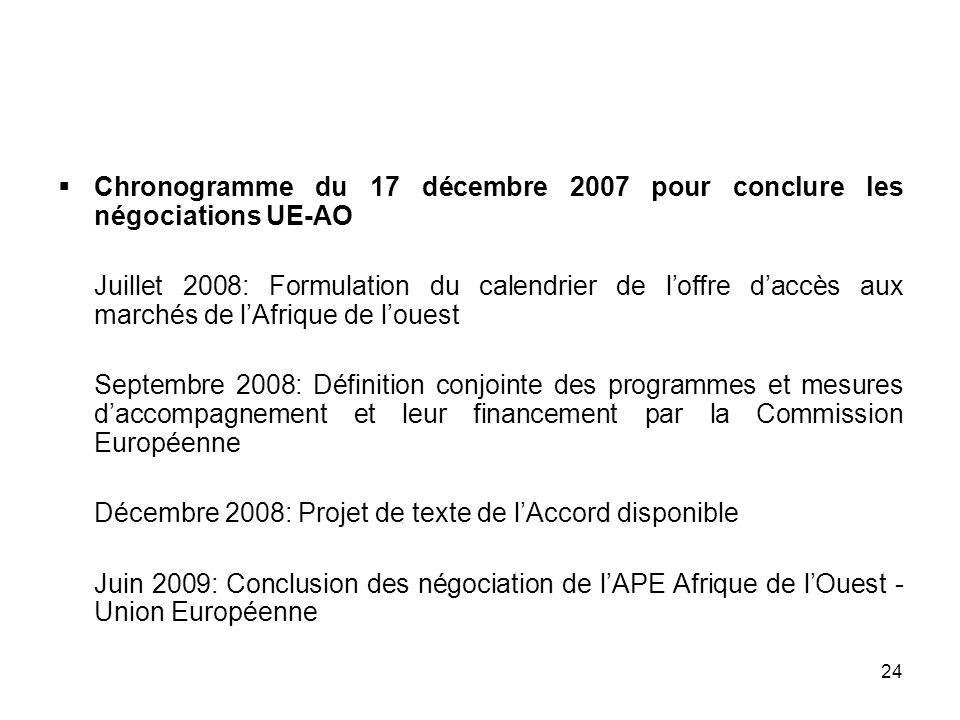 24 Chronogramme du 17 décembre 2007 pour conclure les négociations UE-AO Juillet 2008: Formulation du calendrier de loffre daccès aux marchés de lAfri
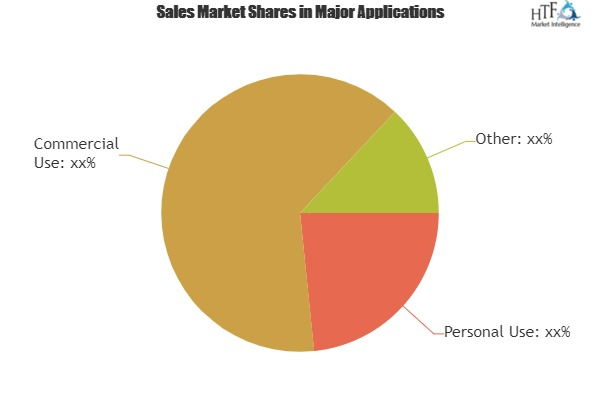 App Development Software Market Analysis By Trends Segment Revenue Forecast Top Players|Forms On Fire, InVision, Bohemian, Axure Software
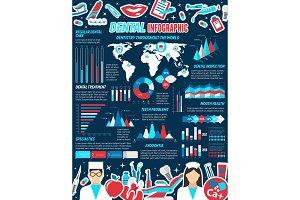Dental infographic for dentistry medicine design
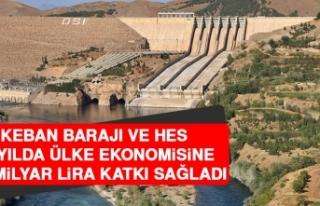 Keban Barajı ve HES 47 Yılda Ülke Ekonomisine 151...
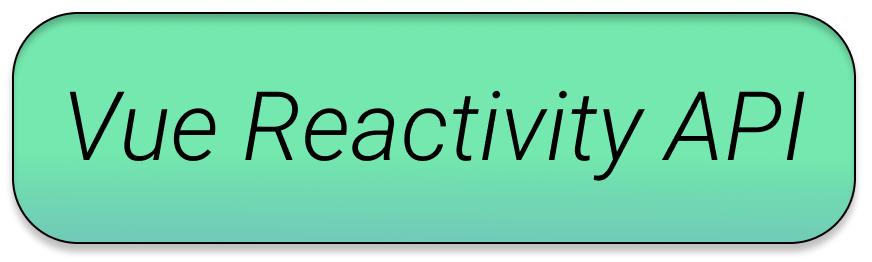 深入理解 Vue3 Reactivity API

*Goal of the exercise*. Without the pictures, repeat exactly the lines running from the line containing "Dental infographic for" through the end of the data, both ends included.

*Output of the exercise*.
Dental infographic for dentistry medicine design
 Keban Barajı ve HES 47 Yılda Ülke Ekonomisine 151...
 深入理解 Vue3 Reactivity API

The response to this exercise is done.